Roberts: So, what is a sensor? What does it do?

Adams: So, the sensors we use are designed to measure pressure and temperature. We use a capacitor sensor. There’s a couple of different types. So, this theme of miniaturization was really the background in terms of – Can we do this? And if we can, what are all the elements that we need to invent, modify, change or other, to really develop a system that would be able to record pressure in tiny spaces? And that was the idea. 

And so, to get started, we decided we would do what I call a design input requirements. That’s a simple document that says what do we have to deliver and what do we need this to do as a product? And then will it meet A,B,C,D & E outcomes? And then can that now in that stage go through the clinical trials for validation, and then could that be a product?

Roberts: The technology we’re talking about here is still in the research and development phase. But the innovation process is always in motion and Doug has ideas about where to go next.

Adams: The number one item on the list of requirements was autonomous operation. So what does that mean? It means that the device, once implanted, works without any input on the part of the patient. So, we had an assumption that if we used the methodology to power the implant by having the patient hold something up to their eye and that would provide power, yes, you could take a measurement of pressure, but everything would be determined on, would the patient participate? Would they be compliant? So to me, this issue of taking the patient out of the chain, if you would, was one of the most important requirements, so autonomous operation became top.

The second and third were also important. The ability to transmit data out of the eye and to put energy or power into the eye. None of that existed when we got started, and those are just two examples. I’ll build on some more.

So, you have the sensor and calibration. They go together as a pair because you can’t have one without the other, because if they don’t calibrate, then how do you know what pressure is and where you measure. The bio coding became a really big component in this because the device needs to last for 10 plus years in the eye and so biocompatibility becomes extremely important. And Qura developed and invented a new bio coating that should actually last 15 plus years in the eye with little or no inflammation.

We developed an ASIC which is simply an integrated circuit. We had to develop an antenna, a battery hardware, software, firmware that goes inside the implant and then more importantly, we developed what’s called a transceiver. 

So, generally today state-of-the-art from sensors that I’ve seen, getting energy into the eye to take a measurement and getting that back basically, is a function of three to six inches, so the little device that a patient would hold up to the eye needs to be within a couple of inches in order to take that measurement. Our requirement was nine feet, and that had never been done before, and so I was frankly fairly excited when the engineers told me we could do 9 inches, maybe 12.  And I would tell you that where we are today, Cal, we could do 100 yards. And that has never been done before.

Roberts So at one point in time, what you showed me was a sensor in size compared to a grain of rice, how big is the sensor today?

Adams: The very first prototype that our engineers put in front of me was the size of a microwave oven. And when I saw that and they did the demo that showed me in a bell chamber, they could actually get the correct pressure at this curve, no matter where on the curve, it was able to do it. The problem was it was pretty darned large. And my friends, frankly, Cal, made fun of me saying I can’t believe you invested your money in this and to me, at the end of the day when I was flying home, you couldn’t wipe the smile off my face.

What you are asked to do: Resume the interview about the implantable eye pressure sensor, starting right after its last sentence.

Information shown:
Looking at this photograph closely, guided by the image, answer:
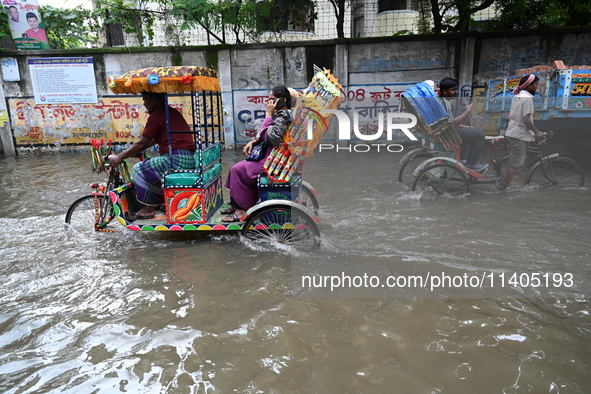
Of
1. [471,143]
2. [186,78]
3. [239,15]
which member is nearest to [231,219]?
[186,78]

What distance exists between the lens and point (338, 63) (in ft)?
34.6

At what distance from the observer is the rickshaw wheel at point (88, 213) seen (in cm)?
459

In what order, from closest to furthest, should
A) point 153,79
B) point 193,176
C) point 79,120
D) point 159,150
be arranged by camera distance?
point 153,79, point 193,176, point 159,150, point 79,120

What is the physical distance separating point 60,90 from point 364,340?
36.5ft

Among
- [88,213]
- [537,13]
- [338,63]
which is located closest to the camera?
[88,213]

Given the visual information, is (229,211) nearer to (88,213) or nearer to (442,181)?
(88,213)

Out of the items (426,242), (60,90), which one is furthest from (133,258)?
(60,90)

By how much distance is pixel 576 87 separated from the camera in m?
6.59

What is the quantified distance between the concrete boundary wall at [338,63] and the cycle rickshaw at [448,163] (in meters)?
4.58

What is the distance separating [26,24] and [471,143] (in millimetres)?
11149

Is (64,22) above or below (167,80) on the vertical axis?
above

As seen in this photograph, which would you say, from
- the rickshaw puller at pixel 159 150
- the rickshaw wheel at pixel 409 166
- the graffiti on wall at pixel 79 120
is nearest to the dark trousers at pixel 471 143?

Result:
I knew if we could do this at that size, it was a matter of time, talent and money to get to that size of a grain of rice, so we are slightly bigger than that now. I would tell you if you let me forecast out a decade from here, this will be sub 1mm and will be delivered in the eye in whatever location you choose through a needle and it will last there for a decade. And so I believe that’s the trajectory.

But, if you look at what happened to sensors, and how they got smaller, same things happening with the ASIC, the antenna, the battery, all these things are working in conjunction. The difficult thing is there were seven areas that required massive innovation to get to this stage of development, and we’re still not done.

Roberts: Creating such an innovative device takes inspiration, dedication and also practical thinking. I spoke to David Hendren, Qura’s chief business officer, to tell me more about the companies development process and why they are developing internal sensors as opposed to external ones.

So more and more of us are having the experience of an Apple Watch and what you can measure, but it’s measuring it externally. Is that the way that we should be measuring? Is that good enough to measure it externally with an Apple Watch? In theory, you have your watch on for many hours a day. You could get a lot of data in the course of the day or there are bracelets that you can wear 24 hours a day and get continuous data that way. I guess what I’m trying to figure out here is when should we be gathering data externally and when should we be gathering data internally?

Hendren: Great question. Good enough is a relative term. So for some an external monitor is going to be useful. That said, the sensing device in those wearables is not going to work for the patient cohort that we are talking about. The people with chronic disease, the people with very difficult to manage blood pressure. Where you need to give yourself every advantage and where you need to eliminate the compliance step in the case of blood pressure, one of the big issues is compliance. 

If a patient needs to have a compliance step, the results suffer and that can be anything from do you have to push a button? Charge something in any number of steps? So, our approach is to make it automatic, seamless. Set it. Forget it. You get the data you need and in our case it’s not only the data goes to the patient and we can all learn a lot from the example of another semi-implantable – the continuous glucose monitors, the Libre and the Dexcoms that we all hear a lot about, where it drives a lot of patient action.

But the separate important thing is that you are automatically getting data to the care group that is taking care of these patients where they were able to see what’s happening, they’re able to see not just a snapshot once in a while, as you’d have from an external pressure cuff, but getting continuous data longitudinally.

What does that mean in terms of how you need to think about administering drugs were taking other measures? And at the end of the day, it’s all about staying ahead. It’s about predicting things that can happen that you want to prevent. The clinical application, and to be clear, we’re not in human beings yet, but we’re anticipating. The device will, in a very simple procedure, be placed next to the radial artery, which is where you would feel for a pulse in a patient’s arm and just slipped in there. Little nick in the skin and a little simple introducer with Novocaine, so it’s not a surgical procedure per se. It looks like a little capsule and it’s placed in adjacent to an artery. Not near other things where either the function of the sensor can be affected or the the function of the human can be affected so it doesn’t interfere or get interfered with by a joint, by tendons or anything like that.

It transmits to a tiny external device, a little external device that does two things. One takes the data out. And separately, wirelessly recharges the little batteries in the implanted sensor. And then that external device sends the data up to the cloud, where it then is both processed and within a matter of seconds, distributed out to where it needs to go, including to the patient to whoever is designated in the care team.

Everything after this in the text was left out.